Das besondere Verhältnis des Russen Tschaikowsky zu Frankreich, dem Land, das er liebte, sollte sich später in vielerlei Hinsicht kompositorisch niederschlagen – auch in der Wahl des Sujets seiner 1881 uraufgeführten großen romantischen Oper «Die Jungfrau von Orléans». Wobei einschränkend hinzuzufügen wäre, dass zur Entstehungszeit eine künstlerische Auseinandersetzung mit der historischen Figur der Jeanne d’Arc nicht mehr als Ausweis ausgeprägter Frankophilie gelten konnte.
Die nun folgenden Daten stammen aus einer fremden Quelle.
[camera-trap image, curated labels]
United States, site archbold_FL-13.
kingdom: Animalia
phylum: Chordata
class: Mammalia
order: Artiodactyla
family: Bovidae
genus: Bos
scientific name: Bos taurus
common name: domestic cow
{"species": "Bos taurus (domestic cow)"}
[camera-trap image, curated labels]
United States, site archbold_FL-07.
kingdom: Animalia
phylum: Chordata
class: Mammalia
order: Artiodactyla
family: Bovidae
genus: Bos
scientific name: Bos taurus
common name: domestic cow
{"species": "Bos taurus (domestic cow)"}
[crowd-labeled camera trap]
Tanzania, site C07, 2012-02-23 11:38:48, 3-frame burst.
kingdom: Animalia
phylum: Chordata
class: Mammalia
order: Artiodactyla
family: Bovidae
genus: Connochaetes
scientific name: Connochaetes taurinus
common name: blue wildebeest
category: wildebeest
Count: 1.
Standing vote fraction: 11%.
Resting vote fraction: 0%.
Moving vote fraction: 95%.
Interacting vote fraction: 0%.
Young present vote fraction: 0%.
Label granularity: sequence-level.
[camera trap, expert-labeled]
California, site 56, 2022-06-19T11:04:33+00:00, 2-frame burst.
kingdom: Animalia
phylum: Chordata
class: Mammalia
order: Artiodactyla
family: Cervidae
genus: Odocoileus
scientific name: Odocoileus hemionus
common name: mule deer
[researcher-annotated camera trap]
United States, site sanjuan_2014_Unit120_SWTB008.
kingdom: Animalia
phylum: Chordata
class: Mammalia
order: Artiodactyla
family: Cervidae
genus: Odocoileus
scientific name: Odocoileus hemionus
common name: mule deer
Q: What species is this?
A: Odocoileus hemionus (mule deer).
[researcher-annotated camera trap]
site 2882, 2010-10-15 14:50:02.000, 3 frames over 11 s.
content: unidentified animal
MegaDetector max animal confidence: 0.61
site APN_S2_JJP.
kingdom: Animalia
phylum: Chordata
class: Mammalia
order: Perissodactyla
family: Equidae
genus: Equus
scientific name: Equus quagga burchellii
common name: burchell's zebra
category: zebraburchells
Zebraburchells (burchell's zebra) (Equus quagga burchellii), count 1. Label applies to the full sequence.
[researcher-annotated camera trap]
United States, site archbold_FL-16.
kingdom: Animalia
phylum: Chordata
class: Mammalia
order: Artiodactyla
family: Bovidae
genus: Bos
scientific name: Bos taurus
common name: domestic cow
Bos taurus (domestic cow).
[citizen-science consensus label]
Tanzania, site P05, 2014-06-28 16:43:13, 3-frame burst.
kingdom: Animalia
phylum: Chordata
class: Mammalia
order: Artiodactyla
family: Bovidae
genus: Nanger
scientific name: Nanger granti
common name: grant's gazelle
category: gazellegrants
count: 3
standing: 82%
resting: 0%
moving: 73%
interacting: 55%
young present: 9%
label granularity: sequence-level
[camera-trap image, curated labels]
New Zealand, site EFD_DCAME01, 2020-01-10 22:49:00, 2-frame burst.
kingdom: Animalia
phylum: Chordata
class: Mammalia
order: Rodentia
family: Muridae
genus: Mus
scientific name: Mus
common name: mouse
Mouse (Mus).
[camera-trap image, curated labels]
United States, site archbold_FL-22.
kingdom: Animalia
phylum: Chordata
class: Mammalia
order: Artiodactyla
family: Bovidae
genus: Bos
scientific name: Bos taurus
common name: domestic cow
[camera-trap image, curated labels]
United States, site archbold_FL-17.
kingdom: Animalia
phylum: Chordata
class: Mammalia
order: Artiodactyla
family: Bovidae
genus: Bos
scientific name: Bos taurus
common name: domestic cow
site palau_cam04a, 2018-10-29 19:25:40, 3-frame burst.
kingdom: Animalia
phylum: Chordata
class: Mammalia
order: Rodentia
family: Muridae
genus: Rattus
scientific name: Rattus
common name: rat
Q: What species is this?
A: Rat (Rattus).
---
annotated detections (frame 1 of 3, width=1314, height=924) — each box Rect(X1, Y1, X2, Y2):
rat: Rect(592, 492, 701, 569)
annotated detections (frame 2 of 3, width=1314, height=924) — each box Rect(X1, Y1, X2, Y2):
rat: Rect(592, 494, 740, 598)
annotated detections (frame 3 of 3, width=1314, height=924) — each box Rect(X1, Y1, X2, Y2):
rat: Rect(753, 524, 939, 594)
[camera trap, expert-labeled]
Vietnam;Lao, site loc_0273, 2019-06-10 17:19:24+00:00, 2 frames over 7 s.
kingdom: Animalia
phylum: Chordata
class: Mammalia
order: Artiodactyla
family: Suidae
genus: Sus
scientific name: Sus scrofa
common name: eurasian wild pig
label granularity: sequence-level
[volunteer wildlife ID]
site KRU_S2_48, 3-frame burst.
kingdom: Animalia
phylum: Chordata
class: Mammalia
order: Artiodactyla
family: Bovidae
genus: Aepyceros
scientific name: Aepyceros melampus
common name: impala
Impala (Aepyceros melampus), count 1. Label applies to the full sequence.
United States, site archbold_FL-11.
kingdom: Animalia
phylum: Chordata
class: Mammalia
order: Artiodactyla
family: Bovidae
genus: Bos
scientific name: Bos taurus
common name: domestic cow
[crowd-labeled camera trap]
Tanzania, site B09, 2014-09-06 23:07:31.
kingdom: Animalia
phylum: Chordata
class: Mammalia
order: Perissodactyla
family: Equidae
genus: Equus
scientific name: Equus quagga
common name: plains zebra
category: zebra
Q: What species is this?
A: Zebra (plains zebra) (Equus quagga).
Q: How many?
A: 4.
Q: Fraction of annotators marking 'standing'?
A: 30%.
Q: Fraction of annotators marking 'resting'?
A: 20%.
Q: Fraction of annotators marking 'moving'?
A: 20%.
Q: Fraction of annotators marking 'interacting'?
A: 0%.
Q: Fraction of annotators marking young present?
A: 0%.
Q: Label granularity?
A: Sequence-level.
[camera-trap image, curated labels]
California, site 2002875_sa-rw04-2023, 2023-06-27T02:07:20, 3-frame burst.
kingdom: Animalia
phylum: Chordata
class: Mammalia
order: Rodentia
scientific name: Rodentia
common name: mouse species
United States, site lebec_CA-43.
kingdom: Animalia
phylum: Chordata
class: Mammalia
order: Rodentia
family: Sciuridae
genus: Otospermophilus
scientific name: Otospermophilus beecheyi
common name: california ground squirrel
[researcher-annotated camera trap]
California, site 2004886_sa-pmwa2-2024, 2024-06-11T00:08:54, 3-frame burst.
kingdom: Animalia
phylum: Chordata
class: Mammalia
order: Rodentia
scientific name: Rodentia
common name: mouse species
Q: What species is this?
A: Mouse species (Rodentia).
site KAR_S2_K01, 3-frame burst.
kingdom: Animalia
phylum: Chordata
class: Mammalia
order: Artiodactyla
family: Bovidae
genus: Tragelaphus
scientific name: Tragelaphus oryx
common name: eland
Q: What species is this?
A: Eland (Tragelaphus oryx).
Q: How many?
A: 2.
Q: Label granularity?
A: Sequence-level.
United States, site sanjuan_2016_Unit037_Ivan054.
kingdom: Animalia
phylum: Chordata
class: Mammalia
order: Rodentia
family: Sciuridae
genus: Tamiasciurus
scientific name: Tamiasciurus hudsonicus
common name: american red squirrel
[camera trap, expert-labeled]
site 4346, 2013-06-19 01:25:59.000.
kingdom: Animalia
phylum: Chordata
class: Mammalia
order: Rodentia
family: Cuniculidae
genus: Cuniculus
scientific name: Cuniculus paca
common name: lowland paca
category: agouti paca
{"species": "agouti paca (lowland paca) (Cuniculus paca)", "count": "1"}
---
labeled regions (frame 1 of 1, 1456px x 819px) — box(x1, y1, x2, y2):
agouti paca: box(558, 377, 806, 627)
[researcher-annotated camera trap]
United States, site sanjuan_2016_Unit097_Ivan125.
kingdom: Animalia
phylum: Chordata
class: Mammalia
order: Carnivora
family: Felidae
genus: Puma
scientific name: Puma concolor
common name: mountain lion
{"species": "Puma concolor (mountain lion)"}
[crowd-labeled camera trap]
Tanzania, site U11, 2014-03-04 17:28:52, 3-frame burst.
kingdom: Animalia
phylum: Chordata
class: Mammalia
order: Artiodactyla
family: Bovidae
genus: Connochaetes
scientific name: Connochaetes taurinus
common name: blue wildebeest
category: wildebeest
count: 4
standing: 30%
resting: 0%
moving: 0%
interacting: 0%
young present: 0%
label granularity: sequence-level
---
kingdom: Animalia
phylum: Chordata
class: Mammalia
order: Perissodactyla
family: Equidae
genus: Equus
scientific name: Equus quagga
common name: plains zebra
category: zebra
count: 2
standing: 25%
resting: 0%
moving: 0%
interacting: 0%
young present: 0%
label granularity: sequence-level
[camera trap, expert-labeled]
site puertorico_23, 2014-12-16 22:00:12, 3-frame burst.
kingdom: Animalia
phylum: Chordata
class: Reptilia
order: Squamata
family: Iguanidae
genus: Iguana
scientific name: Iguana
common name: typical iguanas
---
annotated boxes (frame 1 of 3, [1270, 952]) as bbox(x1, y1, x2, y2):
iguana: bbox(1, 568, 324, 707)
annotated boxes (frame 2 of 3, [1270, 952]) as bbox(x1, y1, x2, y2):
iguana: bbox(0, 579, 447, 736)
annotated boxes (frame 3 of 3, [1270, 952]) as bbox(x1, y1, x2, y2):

Längst handelte es sich um vielfach adaptierten Stoff der Weltliteratur.
Dass man sich in Erfurt für die diesjährigen DomStufen-Festspiele des selten gespielten Werkes angenommen hat, ist nicht nur verdienstvoll, sondern in einer gewissen Traditionslinie zu verstehen: Bereits 1961 war Schillers Drama von der ...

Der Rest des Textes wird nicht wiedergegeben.